TASK LIST:
(1) Copy everything from "Figure 8 illustrates an" down to "a vertical axis." in the piling gate description, switching "yaw controlling cylinder" to "yaw control cylinder".
(2) Pick up the piling gate description after its last sentence and keep writing it.
++++ DOCUMENT ++++
Figure 8 illustrates an alternative view point of the same portion of the piling gate presented in Figure 7, according to an embodiment of the present disclosure. In particular, Figure 8 illustrates a 1:6 scaled focussed view (D) of a portion of this portion of the piling gate including the yaw controlling cylinder 810a and the lateral rotating joint 810b which together give rotational movement to the piling gate about a vertical axis.

Figure 9 illustrates a 1:16 scaled focussed view (B of a portion of the piling gate 900 of the 20 previous figures including the one or more electronic sensors 910 mounted on the piling gate, according to an embodiment of the present disclosure.

Figure 10 is an illustration of the piling gate 1000 of the previous figures, in use, facilitating the passage of a cylindrical pile 1010 through between the pile guiding inserts 1020 mounted on the frame sections 1030; 1040, according to an embodiment of the present disclosure. In the exemplary embodiment, a number of the pile guiding inserts 1020 may each have at their rear face an insert rod 1050 which allows the rollers of the pile guiding inserts 1020 to be moved laterally inwards/outwards to aid in the accommodation of piles of various shapes and sizes. For example, if one wanted to accommodate a pile with a diameter half that of the pile 1010 in Figure 10, the insert rod 1050 of each of both pairs of diagonally opposite pile guiding inserts 1020 may pressed inwards by a distance equal to the radius of the new, smaller guiding insert. In one embodiment, each insert rod 1050 comprises a screw mechanism which may be turned clockwise/anti-clockwise to move the insert rod 1050 inwards/outwards with respect to the piling gate 1000. In another embodiment, the hollow portion of each of the pile guiding inserts 1020 which accommodates one of the insert rods 1050 comprises a friction mechanism which generates a friction force opposite to the motion of the insert rod 1050. Said friction force may be sufficient to retard the motion of the insert rod 1050, thus facilitating selective movement of the insert rod 1050 inwards/outwards in the hollow portion, with respect to the piling gate 1000. The friction mechanism may include a rough surface or any other surface formed by a material which operationally together with the insert rod 1050 surface material has a high coefficient of friction. In one embodiment, the rollers may comprise a material which, together with the surface material of the piles, generates a desired coefficient of friction; in such an embodiment the axles of the rollers may not need to be configured to facilitate rotational motion of the rollers. In some embodiments, the rollers of the pile guiding inserts 1020 may be electronically actuated to rotate in the same direction and thus control the motion of the pile 1010 through the piling gate 1000.

As a pile 1010 is inserted through the piling gate 1000, the one or more sensors 1060 take measurements of data including but not limited to the orientation and position of the gate 1000. Based on data received from the one or more sensor(s) 1060, a control circuit (not pictured) of the controller may direct power to one or both of the control cylinders 320a; 330a to correct any tendency of the gate 1000 to deviate from pre-set values. The control system is fully automatic and requires no input from an operative of the heavy equipment apparatus. In the exemplary embodiment the control circuit of the controller may comprise one or more processors, as will be readily understood by the skilled person. As described in relation to Figure 1, the piling gate 1000 orientation may be displayed on screen in the operative's cabin (not pictured) and may incorporate a transfer to manual option in the event of malfunction of the automated system. In some embodiments, incremental adjustments the order of 1 in 5000 are achievable. In some embodiments, inputs from all systems may be monitored on a user interface (UI) in a cab of the heavy equipment apparatus (not pictured) and all systems may be able default to manual control if, for example, a user requests manual control or if a program error or procedure failure is detected by the system.
++++ RECORDED INFORMATION ++++
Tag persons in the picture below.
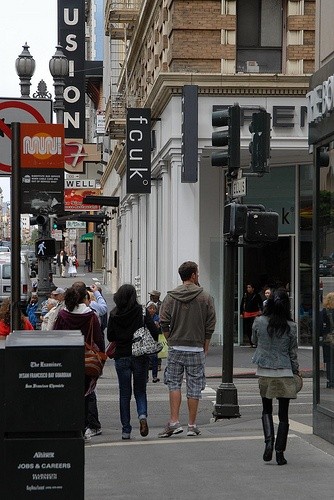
++++
RESPONSES FOR EACH TASK:
(1)
Figure 8 illustrates an alternative view point of the same portion of the piling gate presented in Figure 7, according to an embodiment of the present disclosure. In particular, Figure 8 illustrates a 1:6 scaled focussed view (D) of a portion of this portion of the piling gate including the yaw control cylinder 810a and the lateral rotating joint 810b which together give rotational movement to the piling gate about a vertical axis.

(2)
Alternatively, transfer to manual mode may be achieved by providing a passcode via the UI. The passcode may include one or more letters, numerals, symbols, voice recognition or biometric authorisation passes, or a combination thereof. In another embodiment, a UI may be situated on the piling gate 1000 and communicatively coupled with a number of the features the gate 1000 via the control circuit. In the exemplary embodiment, heavy equipment apparatus may further comprise one or more processors communicatively coupled to one or more of: the one or more sensors 1060, the one or more control mechanisms of the heavy equipment apparatus, the one or more control mechanisms of the piling gate 1000, the UI of the heavy equipment apparatus and the UI of the piling gate 1000. In the exemplary embodiment, the UI on one or both of the heavy equipment apparatus and the piling gate 1000 may comprise a display module for displaying parameters relating to one or more of the position of the frame, orientation of the frame, desired positional and orientation adjustments of the frame, a current process being performed by their one or more processors and a process failure notification.

Figure 11 is an illustration of the piling gate 1100 of the previous figures in use, facilitating the passage of a pair of cylindrical piles 1110; 1120 through between the pile guiding inserts 1130, according to an embodiment of the present disclosure.

Figure 12 is an illustration of the piling gate 1200 of the previous figures in use, facilitating the passage of a pair of cylindrical piles 1210; 1220 and a sheet pile 1230 through between the pile guiding inserts 1240, according to an embodiment of the present disclosure. In some embodiments, the guiding inserts 1240 may be spaced apart such that one edge of each cylindrical pile 1210; 1220 is spaced apart from the other by a distance approximately equal to the width of the sheet pile 1230.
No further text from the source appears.